Rabu, 22 Oktober 2014

Way Sangarus Sumber Penghidupan Baru



 

Ini adalah pengalaman saya ketika pertama kali mengunjungi sebuah "Genangan" begitu biasa masyarakat lokal menyebutnya. "Genangan" yaang dimaksud adalah sebuah aliran sungai yang dibendung sehingga menyerupai danau. Way Sangarus adalah nama dari genangan itu.

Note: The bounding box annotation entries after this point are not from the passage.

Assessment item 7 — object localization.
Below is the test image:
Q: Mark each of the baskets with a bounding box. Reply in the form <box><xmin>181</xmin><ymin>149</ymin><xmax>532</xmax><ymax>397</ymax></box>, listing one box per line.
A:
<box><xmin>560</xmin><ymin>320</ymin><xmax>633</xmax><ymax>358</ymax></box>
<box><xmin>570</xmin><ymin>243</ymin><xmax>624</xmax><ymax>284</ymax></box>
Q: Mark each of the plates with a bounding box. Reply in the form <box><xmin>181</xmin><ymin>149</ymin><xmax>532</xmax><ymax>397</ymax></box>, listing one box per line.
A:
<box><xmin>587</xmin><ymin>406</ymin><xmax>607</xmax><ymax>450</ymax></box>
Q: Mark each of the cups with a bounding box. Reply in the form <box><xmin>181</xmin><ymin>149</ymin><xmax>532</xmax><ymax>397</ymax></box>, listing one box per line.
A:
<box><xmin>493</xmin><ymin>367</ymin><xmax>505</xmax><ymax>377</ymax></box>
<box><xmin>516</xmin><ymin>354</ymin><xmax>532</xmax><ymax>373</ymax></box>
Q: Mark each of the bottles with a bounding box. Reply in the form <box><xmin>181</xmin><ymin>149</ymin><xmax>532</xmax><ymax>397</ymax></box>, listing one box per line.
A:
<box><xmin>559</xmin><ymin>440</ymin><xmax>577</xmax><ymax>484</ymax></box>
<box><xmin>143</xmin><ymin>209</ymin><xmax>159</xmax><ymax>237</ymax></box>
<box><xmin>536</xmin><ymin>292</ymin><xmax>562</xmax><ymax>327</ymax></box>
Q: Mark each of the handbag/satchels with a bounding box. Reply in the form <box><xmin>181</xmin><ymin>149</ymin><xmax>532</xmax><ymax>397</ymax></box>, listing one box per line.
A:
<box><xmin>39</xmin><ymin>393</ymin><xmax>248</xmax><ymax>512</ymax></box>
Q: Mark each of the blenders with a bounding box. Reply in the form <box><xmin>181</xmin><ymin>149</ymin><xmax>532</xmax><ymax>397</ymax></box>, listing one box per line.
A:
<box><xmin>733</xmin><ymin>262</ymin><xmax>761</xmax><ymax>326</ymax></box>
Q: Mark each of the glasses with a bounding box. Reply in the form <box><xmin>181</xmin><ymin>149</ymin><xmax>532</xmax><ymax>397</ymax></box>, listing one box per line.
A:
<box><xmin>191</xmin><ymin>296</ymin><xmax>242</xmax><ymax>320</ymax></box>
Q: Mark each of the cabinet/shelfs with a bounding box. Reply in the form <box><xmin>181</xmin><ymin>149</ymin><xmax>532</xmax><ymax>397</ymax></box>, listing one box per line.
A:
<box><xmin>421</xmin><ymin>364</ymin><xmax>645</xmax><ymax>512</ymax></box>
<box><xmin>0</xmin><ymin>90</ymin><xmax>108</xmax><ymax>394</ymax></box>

Nama itu diambil dari sungai Sangarus yang tadinya mengalir  di antara Talang 20 Desa Airnaningan dan Talang 7 Desa Lebuai  sebelum adanya bendungan Batu Tegi Kabupaten Tanggamus-Lampung. Genangan Way Sangarus adalah salah satu anak sungai yang menjadi terusan bendungan Batu Tegi yang dibuat pada tahun 1985, sedangkan Bendungan Batu Tegi baru diresmikan pada tahun 2003.

Udaranya sangat sejuk, nampak juga pepohonan menghiasi sepinggiran genangan. Terlihat juga burung-burung melayang diatas langit genangan. Suasananya begitu tenang dan asri sehingga dapat membuat siapa saja yang datang akan merasa kagum. Saya menaiki sampan milik seorang nelayan lokal disana. Bersama dengan Febrilia Ekawati sahabat saya, dan Mbah Sangkrah dan Ibu Sri Rejeki. Kami mengelilingi genangan sambil menikmati pemandangan.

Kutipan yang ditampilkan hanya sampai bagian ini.